#### [YOUR GOAL]
Convert the lines between the one holding "Is the position" and the one holding "Of all the items", inclusive, into a Markdown table with the columns Entry and Text. Number each row in Entry and omit blank lines.
** start of TASK DATA **
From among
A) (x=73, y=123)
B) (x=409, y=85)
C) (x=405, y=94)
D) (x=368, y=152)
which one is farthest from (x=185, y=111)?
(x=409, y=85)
** end of TASK DATA **
** start of TASK DATA **
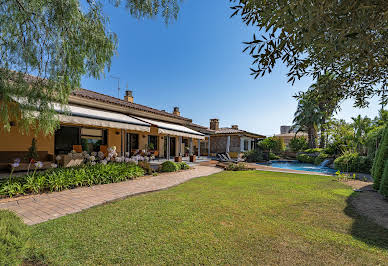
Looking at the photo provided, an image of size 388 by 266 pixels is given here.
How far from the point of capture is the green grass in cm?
** end of TASK DATA **
** start of TASK DATA **
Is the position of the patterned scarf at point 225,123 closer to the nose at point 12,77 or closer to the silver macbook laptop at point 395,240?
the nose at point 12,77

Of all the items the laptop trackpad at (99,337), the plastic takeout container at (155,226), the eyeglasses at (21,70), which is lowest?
** end of TASK DATA **
#### [WORKED ANSWER]
| Entry | Text |
|---|---|
| 1 | Is the position of the patterned scarf at point 225,123 closer to the nose at point 12,77 or closer to the silver macbook laptop at point 395,240? |
| 2 | the nose at point 12,77 |
| 3 | Of all the items the laptop trackpad at (99,337), the plastic takeout container at (155,226), the eyeglasses at (21,70), which is lowest? |